In questo contesto il Comune di Tolentino, in qualità di ente gestore delle strade comunali denominate Ancajano, Baroncia, Corta del Colle, Via del Ponte e Via Nazionale, ha dichiarato di poter attuare direttamente tali interventi a condizione di potersi avvalere delle risorse finanziarie individuate per la gestione emergenziale. A tal proposito la Regione Marche ha comunicato all'Anas il parere favorevole alla realizzazione diretta degli interventi da parte degli enti gestori richiedenti, tra i quali il Comune di Tolentino, subordinandolo all'assegnazione delle risorse finanziarie necessarie visto anche che il Dipartimento della Protezione Civile della Presidenza del Consiglio dei Ministri, Struttura di Missione "Sisma Centro Italia" ha confermato il trasferimento delle somme richieste quali fondi stanziati per la gestione emergenziale. Pertanto il Sindaco e la Giunta hanno approvato con apposita delibera il progetto esecutivo dei lavori “S.C. Via del Ponte – Interventi di ripristino di parti d'opera del Ponte del Diavolo” redatto dall'arch. Paolo Cruciani il cui quadro economico ammontante ad un importo complessivo di € 554.813,00.

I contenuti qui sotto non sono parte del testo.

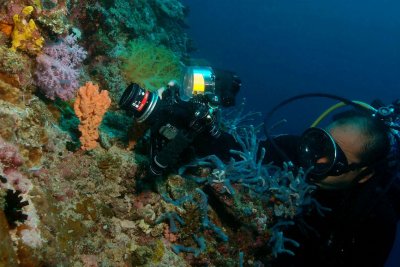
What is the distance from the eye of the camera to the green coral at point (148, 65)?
5.09 m

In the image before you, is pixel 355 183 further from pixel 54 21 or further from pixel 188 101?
pixel 54 21

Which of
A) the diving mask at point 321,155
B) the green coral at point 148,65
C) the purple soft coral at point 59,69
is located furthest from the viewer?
the green coral at point 148,65

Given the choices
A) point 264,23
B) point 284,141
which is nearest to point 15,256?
point 284,141

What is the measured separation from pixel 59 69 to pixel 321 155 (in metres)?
2.82

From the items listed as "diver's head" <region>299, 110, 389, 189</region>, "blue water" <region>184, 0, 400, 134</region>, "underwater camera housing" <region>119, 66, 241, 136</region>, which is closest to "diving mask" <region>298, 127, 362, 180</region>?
"diver's head" <region>299, 110, 389, 189</region>

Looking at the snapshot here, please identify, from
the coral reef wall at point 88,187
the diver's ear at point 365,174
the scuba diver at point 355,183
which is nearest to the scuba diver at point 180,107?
the coral reef wall at point 88,187

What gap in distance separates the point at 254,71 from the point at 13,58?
7997cm

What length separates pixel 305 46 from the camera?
97.1 metres

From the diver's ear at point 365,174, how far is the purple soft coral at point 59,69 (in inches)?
121

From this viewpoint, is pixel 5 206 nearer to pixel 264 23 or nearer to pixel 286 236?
pixel 286 236

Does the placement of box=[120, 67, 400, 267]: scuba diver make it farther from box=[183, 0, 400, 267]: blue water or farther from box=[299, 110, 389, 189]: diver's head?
box=[183, 0, 400, 267]: blue water

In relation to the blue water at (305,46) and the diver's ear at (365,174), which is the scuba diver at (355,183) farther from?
the blue water at (305,46)

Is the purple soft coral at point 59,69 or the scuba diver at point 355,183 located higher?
the scuba diver at point 355,183

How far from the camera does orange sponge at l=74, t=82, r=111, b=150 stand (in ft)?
9.19
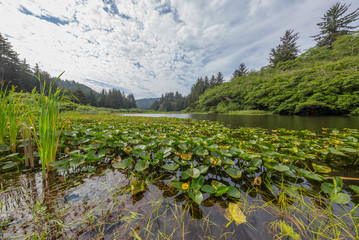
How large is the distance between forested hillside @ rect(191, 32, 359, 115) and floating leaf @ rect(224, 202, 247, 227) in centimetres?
1566

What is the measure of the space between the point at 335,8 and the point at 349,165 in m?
37.5

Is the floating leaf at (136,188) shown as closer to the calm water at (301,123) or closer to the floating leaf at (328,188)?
the floating leaf at (328,188)

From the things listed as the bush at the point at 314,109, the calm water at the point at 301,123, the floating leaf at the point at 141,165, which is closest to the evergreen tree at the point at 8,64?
the floating leaf at the point at 141,165

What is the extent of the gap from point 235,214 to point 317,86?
18.2 m

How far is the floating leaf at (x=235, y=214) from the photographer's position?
0.89 metres

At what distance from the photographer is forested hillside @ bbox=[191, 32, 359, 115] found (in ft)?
35.2

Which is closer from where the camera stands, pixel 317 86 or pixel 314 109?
pixel 314 109

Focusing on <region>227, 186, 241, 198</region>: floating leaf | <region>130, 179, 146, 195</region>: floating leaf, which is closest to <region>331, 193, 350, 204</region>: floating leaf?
<region>227, 186, 241, 198</region>: floating leaf


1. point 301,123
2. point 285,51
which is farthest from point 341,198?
point 285,51

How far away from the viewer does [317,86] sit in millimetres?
12352

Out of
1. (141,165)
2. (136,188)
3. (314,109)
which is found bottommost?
(136,188)

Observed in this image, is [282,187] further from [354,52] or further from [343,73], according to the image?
[354,52]

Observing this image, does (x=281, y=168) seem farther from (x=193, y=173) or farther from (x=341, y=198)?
(x=193, y=173)

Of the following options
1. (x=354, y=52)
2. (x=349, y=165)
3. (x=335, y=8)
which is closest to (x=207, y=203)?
(x=349, y=165)
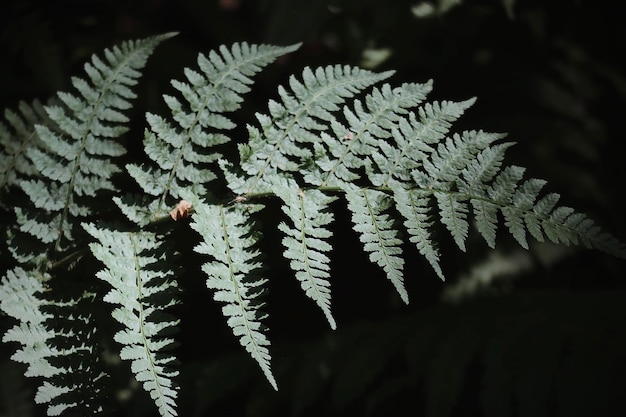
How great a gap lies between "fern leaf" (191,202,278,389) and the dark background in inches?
20.0

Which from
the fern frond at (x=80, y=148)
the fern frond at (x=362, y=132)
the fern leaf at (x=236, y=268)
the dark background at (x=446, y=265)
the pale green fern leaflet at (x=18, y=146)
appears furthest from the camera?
the dark background at (x=446, y=265)

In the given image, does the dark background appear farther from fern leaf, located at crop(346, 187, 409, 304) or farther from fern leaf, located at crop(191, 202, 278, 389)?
fern leaf, located at crop(346, 187, 409, 304)

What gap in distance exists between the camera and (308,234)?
1087 millimetres

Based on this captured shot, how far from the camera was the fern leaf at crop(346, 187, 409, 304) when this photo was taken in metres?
1.00

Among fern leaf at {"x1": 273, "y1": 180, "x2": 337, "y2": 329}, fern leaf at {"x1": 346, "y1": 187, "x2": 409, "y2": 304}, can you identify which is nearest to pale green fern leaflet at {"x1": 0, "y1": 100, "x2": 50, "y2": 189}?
fern leaf at {"x1": 273, "y1": 180, "x2": 337, "y2": 329}

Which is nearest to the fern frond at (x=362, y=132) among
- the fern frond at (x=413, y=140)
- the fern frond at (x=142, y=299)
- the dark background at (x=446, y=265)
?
the fern frond at (x=413, y=140)

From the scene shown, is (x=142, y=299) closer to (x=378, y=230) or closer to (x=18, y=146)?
(x=378, y=230)

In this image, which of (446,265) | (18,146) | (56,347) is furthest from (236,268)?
(446,265)

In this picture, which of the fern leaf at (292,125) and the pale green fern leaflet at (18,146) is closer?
the fern leaf at (292,125)

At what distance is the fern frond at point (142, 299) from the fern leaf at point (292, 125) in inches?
9.6

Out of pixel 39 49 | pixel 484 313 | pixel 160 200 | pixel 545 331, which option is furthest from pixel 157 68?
pixel 545 331

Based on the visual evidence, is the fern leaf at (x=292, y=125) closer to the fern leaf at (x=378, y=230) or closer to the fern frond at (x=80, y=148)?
the fern leaf at (x=378, y=230)

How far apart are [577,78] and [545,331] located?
1198mm

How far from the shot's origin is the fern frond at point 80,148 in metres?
1.21
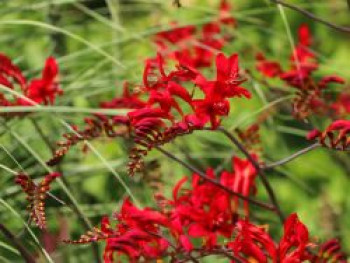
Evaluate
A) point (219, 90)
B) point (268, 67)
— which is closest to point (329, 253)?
point (219, 90)

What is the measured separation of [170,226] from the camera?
1059 mm

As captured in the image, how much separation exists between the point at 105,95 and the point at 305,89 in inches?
46.3

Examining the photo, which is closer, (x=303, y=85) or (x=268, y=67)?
(x=303, y=85)

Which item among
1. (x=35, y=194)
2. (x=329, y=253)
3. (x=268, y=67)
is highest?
(x=268, y=67)

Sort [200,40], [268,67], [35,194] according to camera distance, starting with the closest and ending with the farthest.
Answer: [35,194] < [268,67] < [200,40]

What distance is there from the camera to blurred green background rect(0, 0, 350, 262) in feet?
5.17

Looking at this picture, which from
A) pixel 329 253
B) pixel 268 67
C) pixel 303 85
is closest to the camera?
pixel 329 253

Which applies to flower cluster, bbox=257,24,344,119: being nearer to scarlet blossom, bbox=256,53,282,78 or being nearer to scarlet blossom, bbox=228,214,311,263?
scarlet blossom, bbox=256,53,282,78

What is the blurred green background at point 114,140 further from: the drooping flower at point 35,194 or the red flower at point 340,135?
the red flower at point 340,135

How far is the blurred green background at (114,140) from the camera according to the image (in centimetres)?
158

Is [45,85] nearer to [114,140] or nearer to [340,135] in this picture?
[114,140]

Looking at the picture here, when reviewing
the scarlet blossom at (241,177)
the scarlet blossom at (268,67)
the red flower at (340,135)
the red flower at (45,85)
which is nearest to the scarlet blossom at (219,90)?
the red flower at (340,135)

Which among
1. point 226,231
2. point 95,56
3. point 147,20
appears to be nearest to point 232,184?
point 226,231

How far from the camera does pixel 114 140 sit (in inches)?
58.9
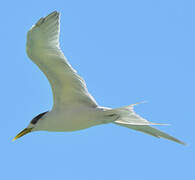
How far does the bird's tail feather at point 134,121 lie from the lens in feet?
35.6

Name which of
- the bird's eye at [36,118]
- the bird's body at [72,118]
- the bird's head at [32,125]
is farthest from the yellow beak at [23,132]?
the bird's body at [72,118]

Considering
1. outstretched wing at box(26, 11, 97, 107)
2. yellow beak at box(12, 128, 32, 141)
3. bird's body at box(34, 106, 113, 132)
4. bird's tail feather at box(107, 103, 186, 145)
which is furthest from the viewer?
yellow beak at box(12, 128, 32, 141)

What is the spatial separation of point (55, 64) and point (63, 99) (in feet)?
2.45

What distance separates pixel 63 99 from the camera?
11.4m

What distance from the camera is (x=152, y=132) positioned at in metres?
11.5

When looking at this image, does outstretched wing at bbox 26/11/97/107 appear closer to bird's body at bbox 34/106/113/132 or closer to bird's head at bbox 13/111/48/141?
bird's body at bbox 34/106/113/132

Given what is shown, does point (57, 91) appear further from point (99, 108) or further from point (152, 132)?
point (152, 132)

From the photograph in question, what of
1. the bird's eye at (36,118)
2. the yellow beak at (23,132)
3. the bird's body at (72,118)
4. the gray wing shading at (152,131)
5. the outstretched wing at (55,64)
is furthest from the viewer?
the yellow beak at (23,132)

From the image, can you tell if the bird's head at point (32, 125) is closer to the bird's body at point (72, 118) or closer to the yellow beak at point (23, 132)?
the yellow beak at point (23, 132)

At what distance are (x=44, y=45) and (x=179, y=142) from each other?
8.89 ft

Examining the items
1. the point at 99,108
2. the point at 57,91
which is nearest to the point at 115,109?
the point at 99,108

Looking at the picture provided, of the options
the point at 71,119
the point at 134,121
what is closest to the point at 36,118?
the point at 71,119

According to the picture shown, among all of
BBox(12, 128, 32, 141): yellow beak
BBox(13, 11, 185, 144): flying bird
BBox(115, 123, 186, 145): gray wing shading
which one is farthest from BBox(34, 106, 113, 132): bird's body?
BBox(115, 123, 186, 145): gray wing shading

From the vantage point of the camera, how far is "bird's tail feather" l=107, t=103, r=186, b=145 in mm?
10844
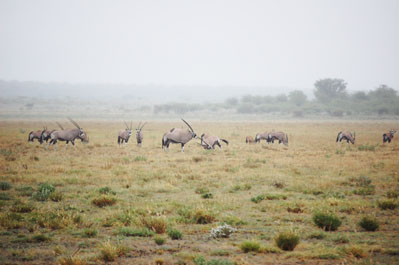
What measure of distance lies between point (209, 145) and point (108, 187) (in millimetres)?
13604

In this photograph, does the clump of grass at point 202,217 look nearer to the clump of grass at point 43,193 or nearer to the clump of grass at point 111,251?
the clump of grass at point 111,251

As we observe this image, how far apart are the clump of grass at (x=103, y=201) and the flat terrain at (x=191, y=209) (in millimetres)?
31

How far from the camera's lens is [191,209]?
395 inches

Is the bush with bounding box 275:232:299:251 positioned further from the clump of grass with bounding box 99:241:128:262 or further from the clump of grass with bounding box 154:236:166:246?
the clump of grass with bounding box 99:241:128:262

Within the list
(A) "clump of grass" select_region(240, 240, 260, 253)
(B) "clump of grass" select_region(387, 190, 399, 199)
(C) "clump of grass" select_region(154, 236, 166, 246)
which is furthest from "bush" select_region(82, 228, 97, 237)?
(B) "clump of grass" select_region(387, 190, 399, 199)

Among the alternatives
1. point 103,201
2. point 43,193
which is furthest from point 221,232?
point 43,193

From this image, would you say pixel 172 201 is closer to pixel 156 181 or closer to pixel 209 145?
pixel 156 181

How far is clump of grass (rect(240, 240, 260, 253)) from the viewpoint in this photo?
7172 millimetres

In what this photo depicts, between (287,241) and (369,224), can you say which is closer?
(287,241)

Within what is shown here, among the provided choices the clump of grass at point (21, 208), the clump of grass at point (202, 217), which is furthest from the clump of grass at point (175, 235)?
the clump of grass at point (21, 208)

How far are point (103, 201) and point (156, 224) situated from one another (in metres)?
3.05

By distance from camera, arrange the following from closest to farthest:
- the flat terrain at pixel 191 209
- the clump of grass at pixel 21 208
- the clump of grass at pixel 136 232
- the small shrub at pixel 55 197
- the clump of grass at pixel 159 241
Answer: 1. the flat terrain at pixel 191 209
2. the clump of grass at pixel 159 241
3. the clump of grass at pixel 136 232
4. the clump of grass at pixel 21 208
5. the small shrub at pixel 55 197

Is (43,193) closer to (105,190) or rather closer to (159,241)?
(105,190)

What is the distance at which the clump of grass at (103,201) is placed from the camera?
430 inches
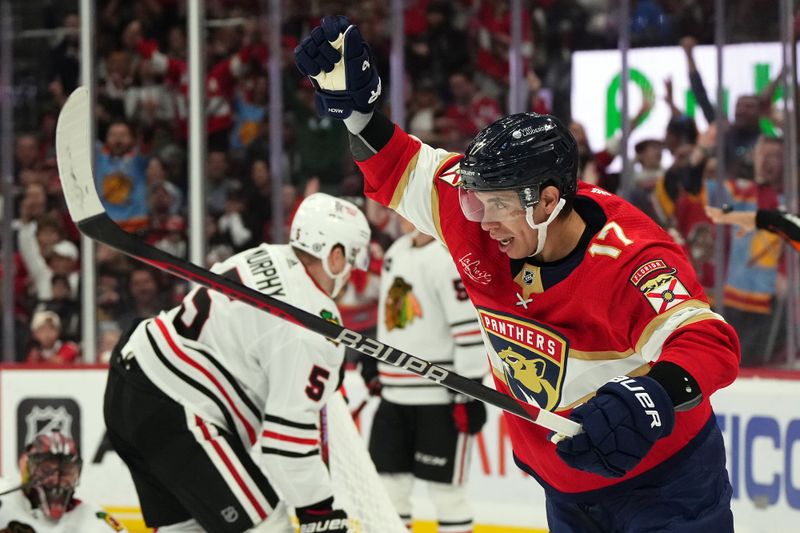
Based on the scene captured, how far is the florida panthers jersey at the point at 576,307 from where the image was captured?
71.6 inches

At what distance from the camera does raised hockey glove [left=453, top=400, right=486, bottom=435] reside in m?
4.17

I lavori dovranno tenere conto di alcune indicazioni e pareri rilasciati dalla Regione Marche e dalle soprintendenze per cui non dovranno essere modificate le quote di sfioro della soglia di protezione del ponte e non dovrà essere diminuita la sezione di deflusso delle acque. Le strutture provvisionali atte alla realizzazione delle opere, dovranno essere mantenuti per il tempo strettamente necessario, dovranno essere prontamente rimossi in caso di piena del corso d’acqua e non dovranno creare pregiudizio al regolare deflusso o danneggiamento alle opere idrauliche presenti, Tutti i rifiuti prodotti in fase di demolizioni (in particolare le opere in calcestruzzo), dovranno essere tempestivamente rimossi, al fine di evitare che vengano trasportati lungo il corso d’acqua, L’intervento non dovrà instabilizzare e danneggiare le sponde del corso d’acqua.

Inoltre la volta in muratura dell’edicola non dovrà essere demolita e successivamente ricostruita ma consolidata in modo da ripristinare da consistenza dell’elemento strutturale, Per quanto riguarda il rivestimento delle parti basamentali delle pile di appoggio si ritiene che tale intervento debba salvaguardare le attuali caratteristiche e dimensioni. Le opere di finitura dovranno essere visionate su apposita campionatura dai tecnici Mibact. Per quanto attiene ai piani pavimentali delle briglie, al fine di un corretto recupero, dovranno essere ricomposti con materiali di recupero, mentre i materiali nuovi dovranno essere preventivamente concordati. Infine, per quanto riguarda il rivestimento delle parti basamentali delle pile di appoggio si ritiene che tale intervento debba salvaguardare le attuali caratteristiche e dimensioni”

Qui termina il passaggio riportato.